Fragmento de texto:
▼

Este año el papa dedica sus reflexiones
de las audiencias públicas de los miércoles
a los vicios y las virtudes; estos discursos
son reflexiones muy aterrizadas para la vida espiritual,
y se distinguen también por su profundidad.

I. CATEQUESIS SOBRE LA ESPERANZA.

Plaza de San Pedro, miércoles, 8 de mayo de 2024.
[El siguiente texto también incorpora partes no leídas que se consideran pronunciadas.]

Queridos hermanos y hermanas, ¡buenos días!
En la última catequesis empezamos a reflexionar sobre las virtudes teologales. Son tres: la fe, la esperanza y la caridad. La vez pasada reflexionamos sobre la fe, hoy es el turno de la esperanza.

«La esperanza es la virtud teologal por la que aspiramos al Reino de los cielos y a la vida eterna como felicidad nuestra, poniendo nuestra confianza en las promesas de Cristo y apoyándonos no en nuestras fuerzas, sino en los auxilios de la gracia del Espíritu Santo» (Catecismo de la Iglesia Católica, n. 1817). Estas palabras nos confirman que la esperanza es la respuesta que se ofrece a nuestro corazón cuando surge en nosotros la pregunta absoluta: «¿Qué será de mí? ¿Cuál es la meta del viaje? ¿Cuál es el destino del mundo?».

Todos nos damos cuenta de que una respuesta negativa a estas preguntas produce tristeza. Si el viaje de la vida no tiene sentido, si no hay nada ni al principio ni al final, entonces nos preguntamos por qué tenemos que caminar: de ahí surge la desesperación humana, la sensación de la inutilidad de todo. Y muchos podrían rebelarse: me he esforzado por ser virtuoso, por ser prudente, justo, fuerte, templado. También he sido un hombre o una mujer de fe.... ¿De qué ha servido mi lucha si todo se acaba aquí? Si falta la esperanza, todas las demás virtudes corren el riesgo de desmoronarse y acabar en cenizas. Si no hubiera un mañana fiable, un horizonte luminoso, solamente podríamos concluir que la virtud es un esfuerzo inútil. «Sólo cuando el futuro es cierto como realidad positiva, se hace llevadero también el presente.», decía Benedicto XVI, (Carta encíclica Spe salvi, 2).

El cristiano tiene esperanza no por mérito propio. Si cree en el futuro, es porque Cristo murió, resucitó y nos dio su Espíritu. «Se nos ofrece la salvación en el sentido de que se nos ha dado la esperanza, una esperanza fiable, gracias a la cual podemos afrontar nuestro presente» (ibid., 1). En este sentido, una vez más, decimos que la esperanza es una virtud teologal: no emana de nosotros, no es una obstinación de la que queremos convencernos, sino que es un don que viene directamente de Dios.

▲

Ítems aportados:

▼

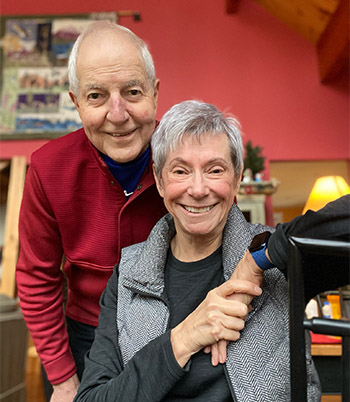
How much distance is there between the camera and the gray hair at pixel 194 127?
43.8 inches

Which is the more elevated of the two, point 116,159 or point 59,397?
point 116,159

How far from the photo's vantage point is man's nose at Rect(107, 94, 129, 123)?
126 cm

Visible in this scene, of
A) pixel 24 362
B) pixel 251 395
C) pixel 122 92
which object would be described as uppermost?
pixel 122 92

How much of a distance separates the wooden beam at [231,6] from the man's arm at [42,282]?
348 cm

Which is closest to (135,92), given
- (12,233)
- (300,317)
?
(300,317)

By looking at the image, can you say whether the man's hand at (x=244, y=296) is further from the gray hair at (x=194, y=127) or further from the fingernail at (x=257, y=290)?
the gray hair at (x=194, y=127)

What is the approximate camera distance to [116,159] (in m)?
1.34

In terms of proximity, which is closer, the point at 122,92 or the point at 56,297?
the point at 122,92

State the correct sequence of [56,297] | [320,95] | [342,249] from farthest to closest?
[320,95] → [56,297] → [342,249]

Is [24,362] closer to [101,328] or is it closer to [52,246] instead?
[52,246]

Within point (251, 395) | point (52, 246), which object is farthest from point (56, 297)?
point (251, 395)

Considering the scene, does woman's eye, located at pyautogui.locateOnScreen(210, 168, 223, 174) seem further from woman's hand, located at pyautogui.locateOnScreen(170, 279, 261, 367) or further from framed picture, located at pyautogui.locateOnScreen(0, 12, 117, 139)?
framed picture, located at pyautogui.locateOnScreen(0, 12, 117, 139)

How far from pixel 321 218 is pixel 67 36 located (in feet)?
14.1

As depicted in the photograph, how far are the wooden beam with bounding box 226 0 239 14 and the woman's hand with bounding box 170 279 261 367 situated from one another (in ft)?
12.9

▲
▼

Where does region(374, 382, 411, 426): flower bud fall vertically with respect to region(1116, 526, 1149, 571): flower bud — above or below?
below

▲

Tareas:
[1] Transcribe del texto sobre la esperanza el pasaje que va de «En la última» a «de la esperanza.», ambos incluidos.
[2] Según el texto sobre la esperanza, ¿por qué se dice que la esperanza es una virtud teologal? Responde en una a tres oraciones.
Los ítems no tienen ningún papel en esto.

Soluciones desarrolladas:
[1]
En la última catequesis empezamos a reflexionar sobre las virtudes teologales. Son tres: la fe, la esperanza y la caridad. La vez pasada reflexionamos sobre la fe, hoy es el turno de la esperanza.

[2] Porque no emana de nosotros ni es una obstinación de la que queremos convencernos, sino un don que viene directamente de Dios. El cristiano no tiene esperanza por mérito propio: si cree en el futuro, es porque Cristo murió, resucitó y nos dio su Espíritu.